Transparenz
Wasser ist wie Feuer: Es zieht unseren Blick magisch an, lenkt unsere Aufmerksamkeit instinktiv auf sich; nicht zuletzt auch der Gefahr wegen, die sich im Feuer und im Wasser, in dem unergründlichen Nass verbirgt.
Unter einer Brücke aus Beton, an einer großen, stark befahrenen Straße, liegt die Galerie der Stadt Mainz in einem scheinbaren Niemandsland zwischen Einkaufsrummel und der über der Straße sich erhebenden Welt von Rathaus und Mehrzweckhalle. Wäre die Galerie nicht durch Glasfronten vorne und hinten verschlossen, handelte es sich um einen lauten, zugigen und ungemütlichen Ort. Optisch ist der untere Raum auch nicht wirklich von dem Durchgangsgelände des Außenraumes abgetrennt. Die Fensterfronten reichen bis zum Boden und geben den Blick auf das grau bleibende Ambiente frei, in dem sich die gleichen sechseckigen Steine des Bodenbelages fortsetzen.

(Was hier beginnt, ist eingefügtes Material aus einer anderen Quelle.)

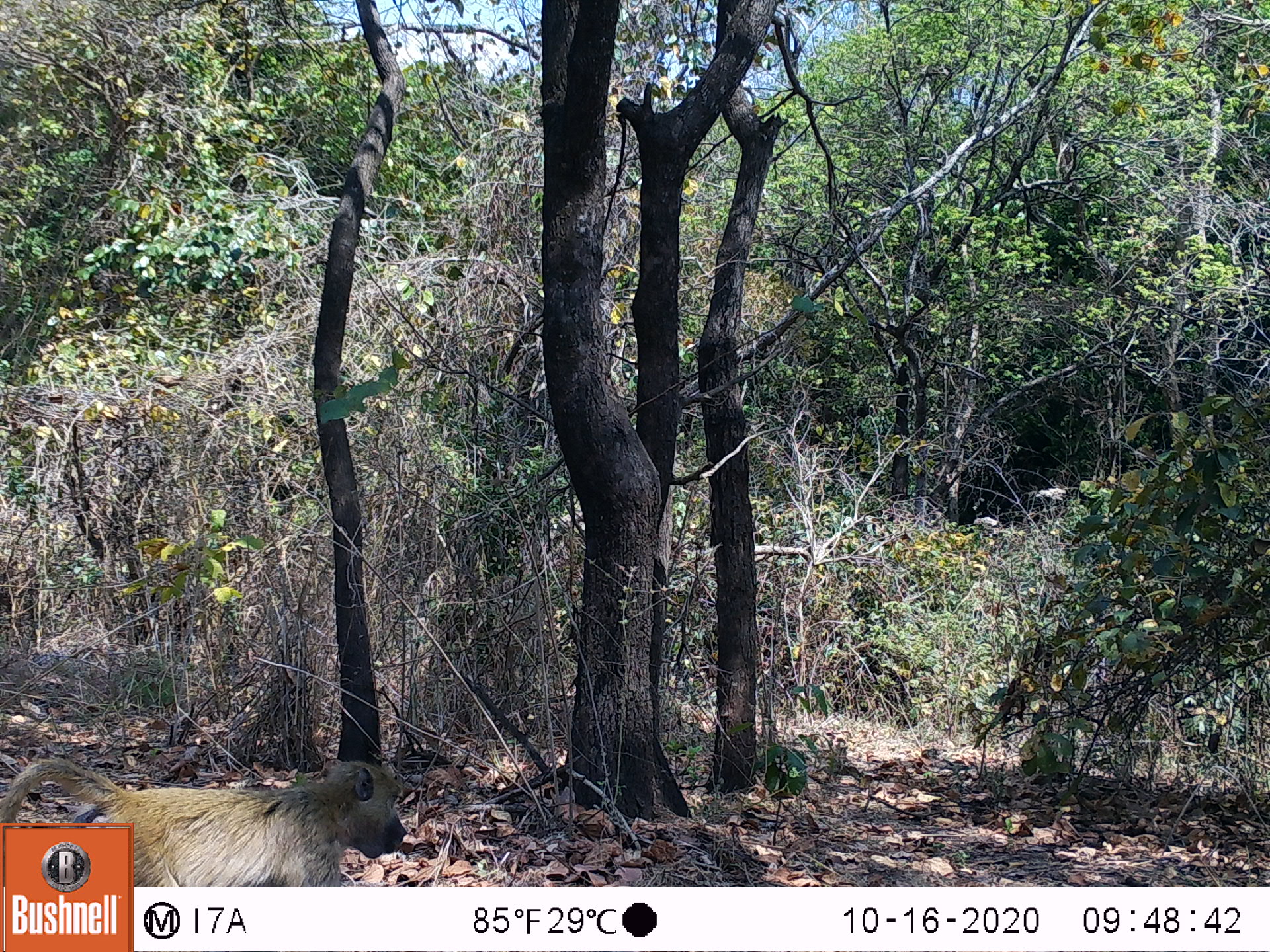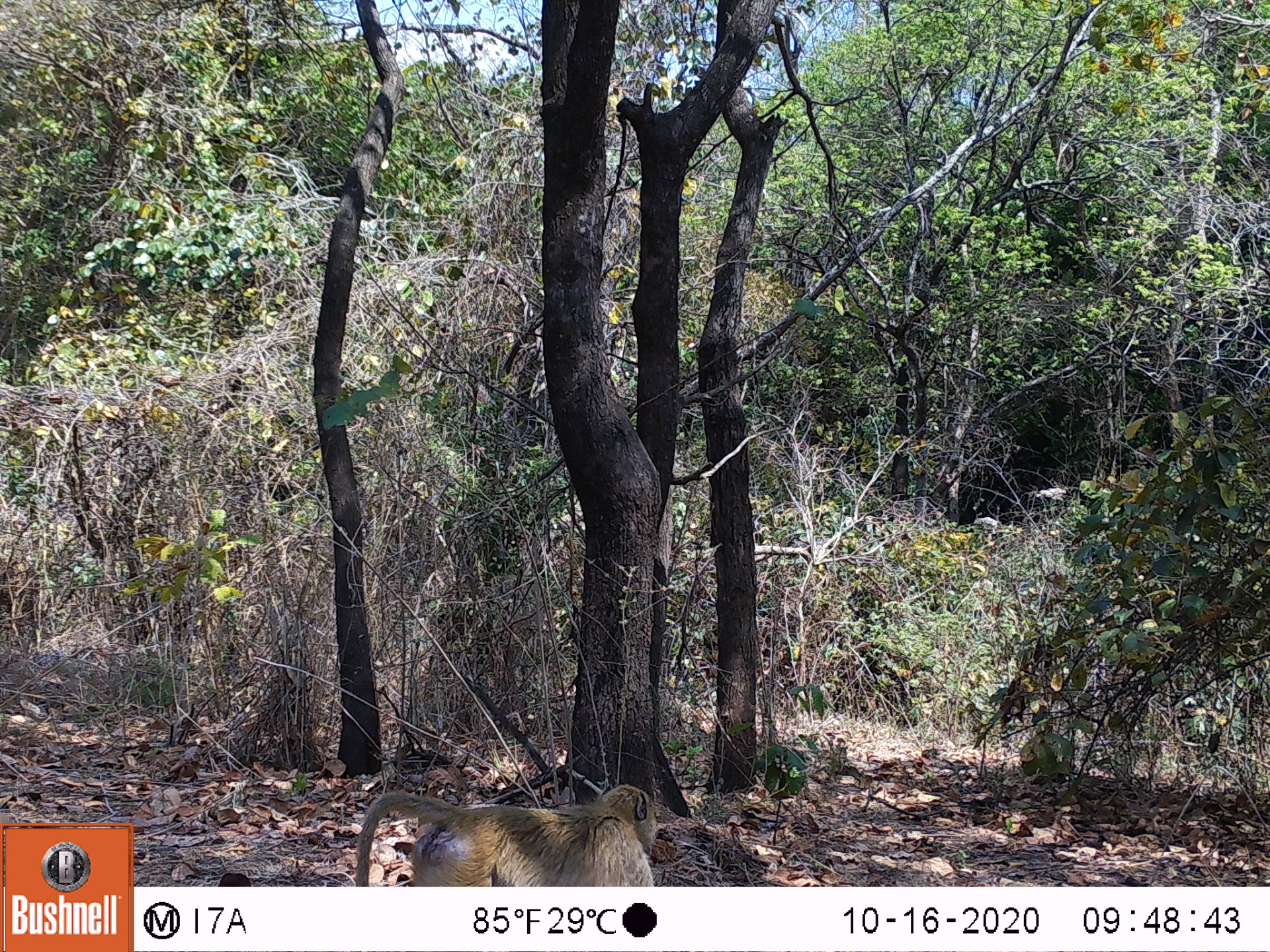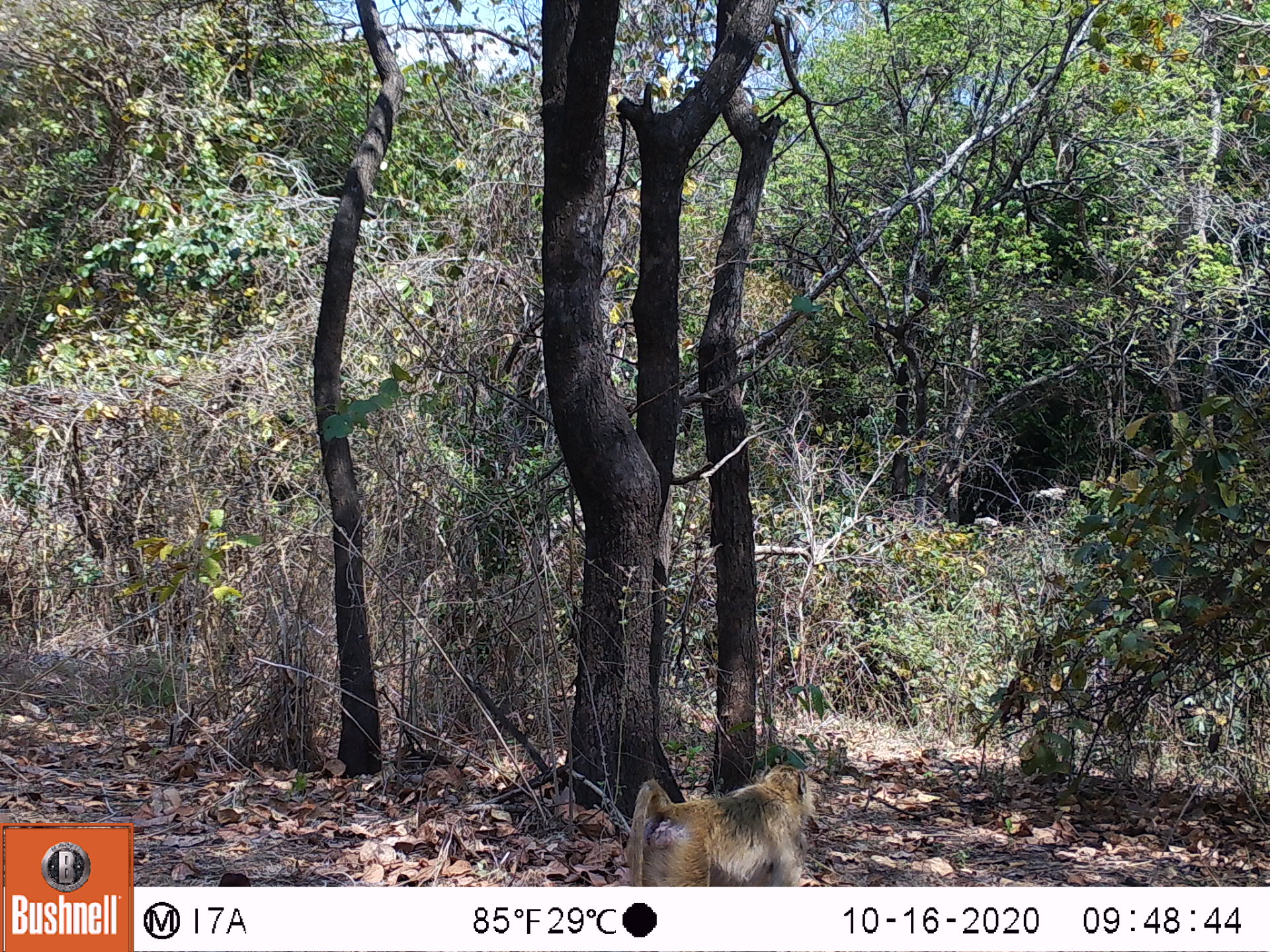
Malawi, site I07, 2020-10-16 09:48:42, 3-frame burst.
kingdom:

Der Raum selbst ist ein langes Rechteck, in dem Haypeter den Ort eines gedrungeneren Rechteckes durch das Aufgießen einer Epoxidharzfläche markiert. Er hebt einen Bereich des Bodens aus seiner unaufdringlichen Gesichtslosigkeit heraus und lenkt unsere Aufmerksamkeit auf dieses Feld.
Die Fläche glänzt gegenüber den matten Steinen und sie ist transparent. Wie durch eine Wasserfläche schauen wir auf das darunter liegende Steinmuster.

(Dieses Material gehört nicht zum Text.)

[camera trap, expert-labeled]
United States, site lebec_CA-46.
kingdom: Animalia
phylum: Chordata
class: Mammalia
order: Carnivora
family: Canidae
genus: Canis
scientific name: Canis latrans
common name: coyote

Die Transparenz des Materiales Epoxidharz hängt wesentlich von seiner Stärke ab, aber offensichtlich auch von dem Untergrund, auf dem es, in unterschiedlichen Geschwindigkeiten abbindet. In der optischen Erscheinung des eigentlich homogenen Materials offenbaren sich verschiedene chemische Prozesse.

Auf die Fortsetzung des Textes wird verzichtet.